▶ Excerpt provided

_ _ _ _ _ _ _

Anders Behring Breivik has apparently confessed to being the perpetrator of the twin attacks in Norway this weekend that killed at least 92 people.

The 32-year-old Norwegian reportedly gave up as soon as he was approached by police on Utoya Island near Oslo, but that was only after he had spent 90 minutes shooting at everything he could there.

About two hours before the massive bomb he built went off in Oslo, killing at least 7, Breivik apparently put the finishing touches on his 1,500-page manifesto, which was an accompaniment to his 12-minute long video...

gwensdad
07-24-2011, 10:02 AM
I'm sick of the American media coverage of this. When this first happened, every news outlet was calling it an "obvious" muslim terrorist attack. Hours latter when the guy got captured and was reveled he was called himself "Christian" (no way in hell he is) every media outlet here rewrote their stories so it wasn't a "terrorist attack".
It was just one wacko, no conspiracy or global "WAR!" on "the west". And then when a singer dies, the media practically ignored Norway for a few hours.

DarkLink
07-24-2011, 10:32 AM
I'm not sure if jerk is quite the right word.

bknesal
07-24-2011, 10:35 AM
Honestly, it really hurts to read about this. What goes on in some peoples' minds is just beyond my understanding.

scadugenga
07-24-2011, 12:07 PM
Now this is a true tragedy.

92 people dead, without any direct reason or justification. Just because they were unlucky to be within the sights of a lunatic.

Psychosplodge
07-25-2011, 04:08 PM
And then when a singer dies, the media practically ignored Norway for a few hours.

Singer?
Oh right drug addled media whore ....

_ _ _ _ _ _ _

▶ Records

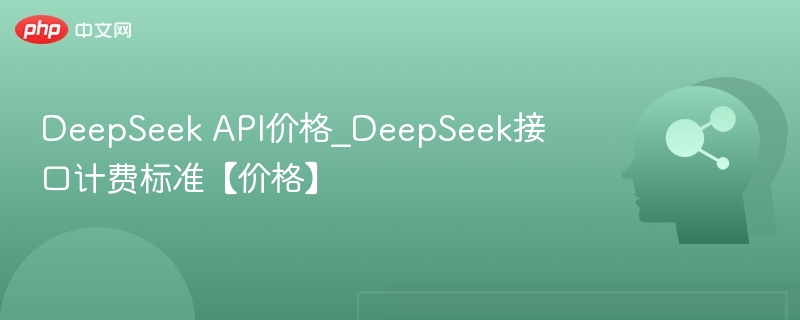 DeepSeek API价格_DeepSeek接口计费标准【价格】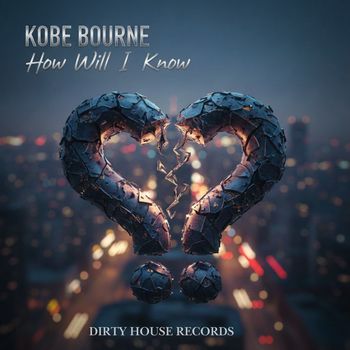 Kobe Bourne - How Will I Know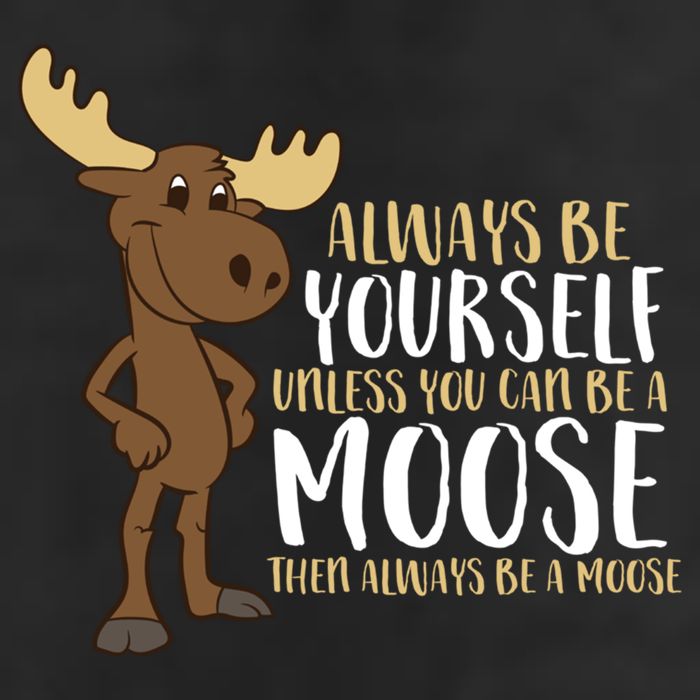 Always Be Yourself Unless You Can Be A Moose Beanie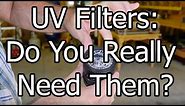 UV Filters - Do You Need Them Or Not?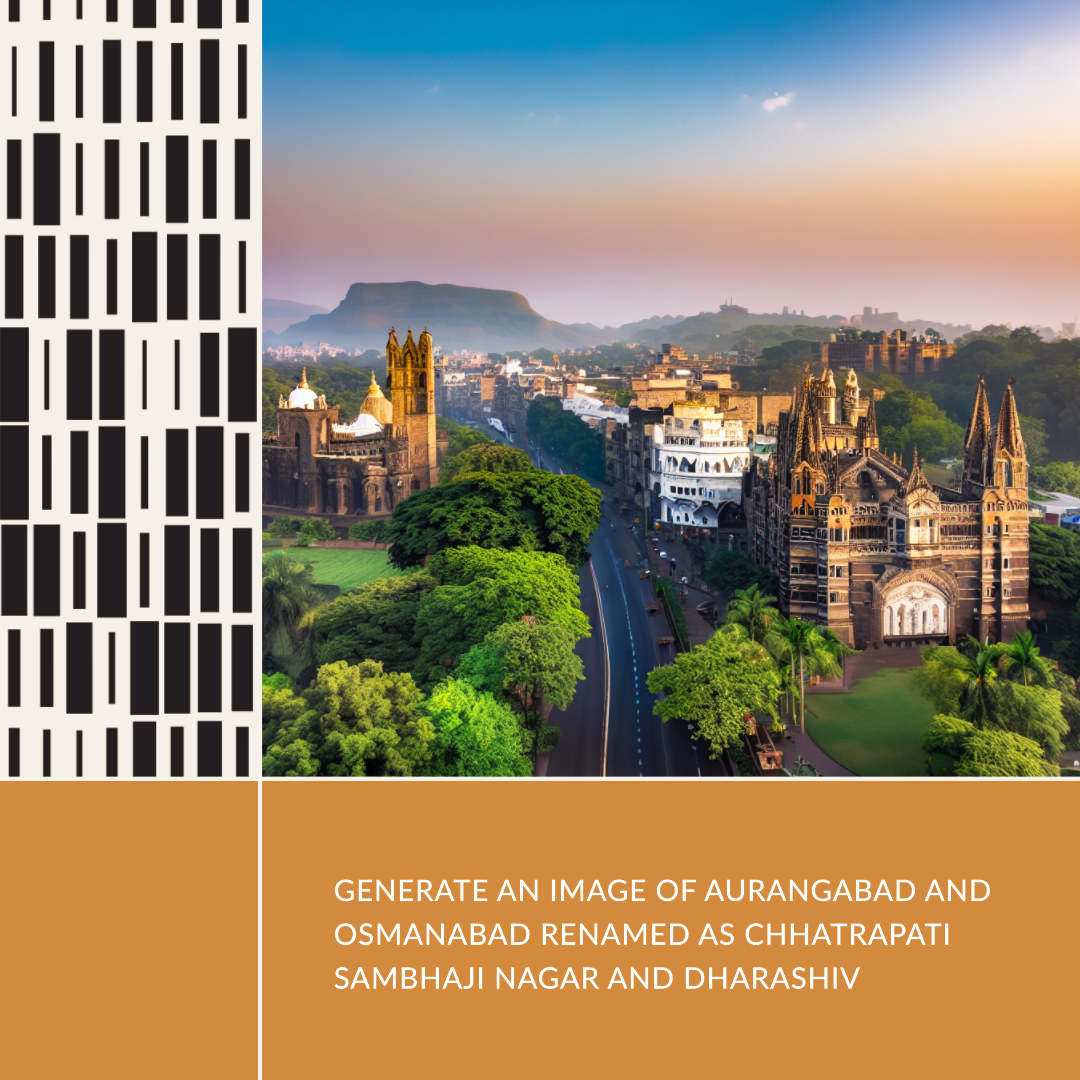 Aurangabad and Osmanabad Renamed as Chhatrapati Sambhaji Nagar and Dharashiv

_ _ _ _ _ _ _

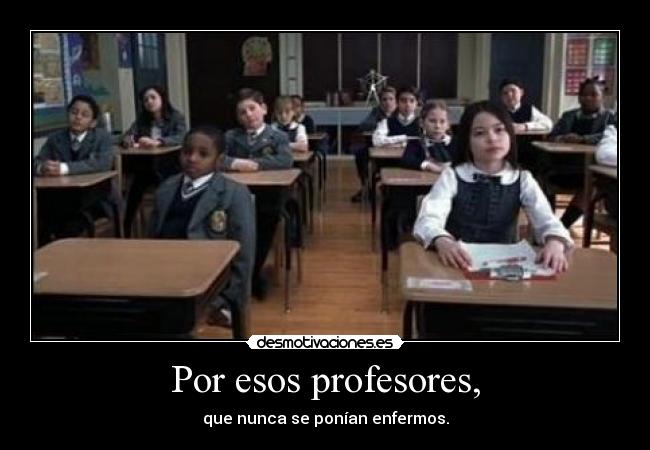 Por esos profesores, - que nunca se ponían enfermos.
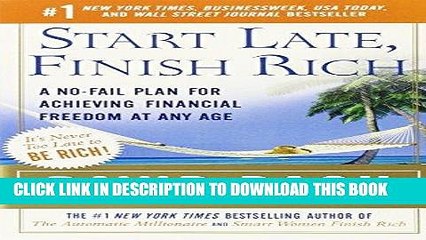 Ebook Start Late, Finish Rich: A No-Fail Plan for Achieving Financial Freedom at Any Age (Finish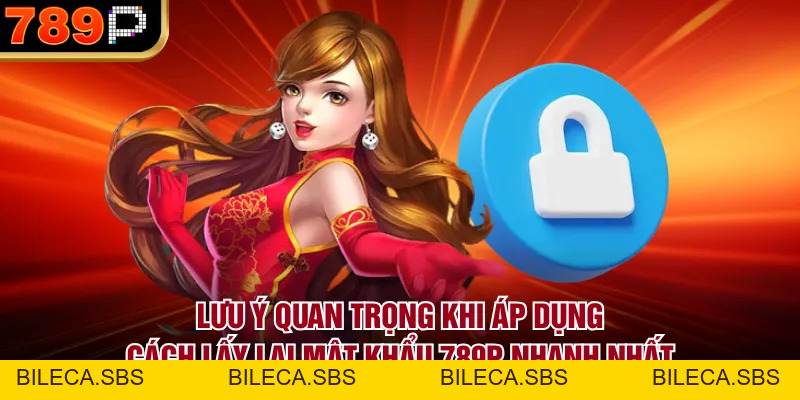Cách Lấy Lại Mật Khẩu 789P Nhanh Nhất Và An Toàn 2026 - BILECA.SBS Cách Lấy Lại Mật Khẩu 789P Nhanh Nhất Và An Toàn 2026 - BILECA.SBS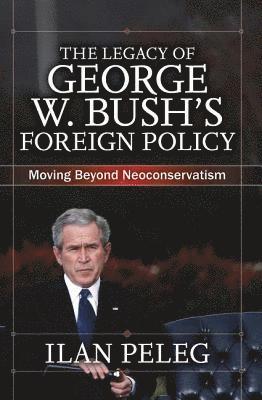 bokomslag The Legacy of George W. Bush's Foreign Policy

_ _ _ _ _ _ _

▶ Work to complete
1. Write out the passage of the Norway attacks thread that begins at the words "The 32-year-old Norwegian" and stops after "12-minute long video...".
2. Continue the forum thread on the Norway attacks, picking up after its final post.

▶ Answers to the exercise
1.
The 32-year-old Norwegian reportedly gave up as soon as he was approached by police on Utoya Island near Oslo, but that was only after he had spent 90 minutes shooting at everything he could there.

About two hours before the massive bomb he built went off in Oslo, killing at least 7, Breivik apparently put the finishing touches on his 1,500-page manifesto, which was an accompaniment to his 12-minute long video...

2.
Plus most of them have probably barely heard of Norway before:eek:

ankhcitizen
07-26-2011, 03:15 AM
I can't believe the maximum prison sentence in Norway is only 21 years! though I hear the judge can extend it. The man is a monster, who believes going to jail is simply part of his plan to spread his "manifesto" he won't reform in 21 years, he won't repent or ask for forgiveness. In two decades the families of those murdered will still be stricken in mourning while that ... may walk free.

I read in this morning's paper that apparently the Norwegian intelllience community was monitoring him when he appeared on their radar for buying certain chemical components online. unfortunately he had a good record so he was ignored. I shudder to think how many others around the world are ignored. Its not the raving mad violent terrorists who succeed but the quiet ones.

I'm not saying everyone should blame the intelligence service or that certain freedoms should be revoked, however the intelligence services should get a funding boost, intelligence is useless if it isn't acquired and acted upon.

Brass Scorpion
07-26-2011, 09:11 AM
Suspect profile: http://www.bbc.co.uk/news/world-europe-14259989


Anders Behring Breivik, the 32-year-old charged with carrying out Friday's deadly attacks in Norway, harboured radical right-wing views, railing against what he saw as a Marxist Islamic takeover of Europe.

While he openly expressed these views online, there was little to indicate that the young man - described by friends as quiet, friendly and ordinary - would go on to kill dozens of people, many in cold blood.

The turning point seems to have come in his late 20s, when his paranoia grew about the "Islamisation of western Europe" and the perceived failure of his country's political leadership to stop its advance at home.

Lars Buehler, a Norwegian scholar and terrorism expert, said he had debated with Breivik on an extremist website frequented by what he calls xenophobes and Islamaphobes all over Europe.

"I was the single opposing voice, arguing against the xenophobic, Islamaphobic postings and comments that were the norm on this page, and Breivik did not stand out with a particularly aggressive or violent rhetoric. He was quite mainstream," Mr Buehler said.

Mr Breivik was also a member of a Swedish neo-**** internet forum called Nordisk, according to Expo, a Swedish group monitoring far-right activity.
'Policy of hatred'

It is his diary - which forms part of his dense, wordy manifesto - that gives a chilling insight into the thought processes of Mr Breivik.

In it, he describes how in early May he had prepared and stored his equipment for the attack. He talks of his paranoia at the number of police vehicles he sees near his home, wondering where he would hide were they to pay him a visit.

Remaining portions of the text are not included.